SUPPLIED ENTRIES:

------------------------------------

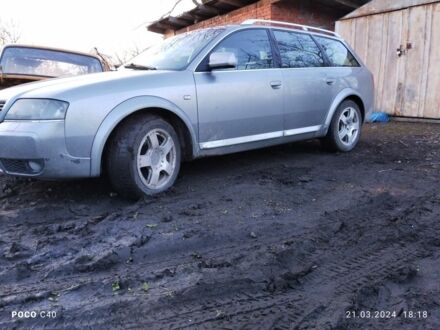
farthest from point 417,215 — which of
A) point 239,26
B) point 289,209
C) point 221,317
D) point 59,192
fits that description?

------------------------------------

WORK TO BE COMPLETED:
Could you copy the listing above word for word, leaving out the pictures?

COMPLETED EXERCISE:
farthest from point 417,215 — which of
A) point 239,26
B) point 289,209
C) point 221,317
D) point 59,192
fits that description?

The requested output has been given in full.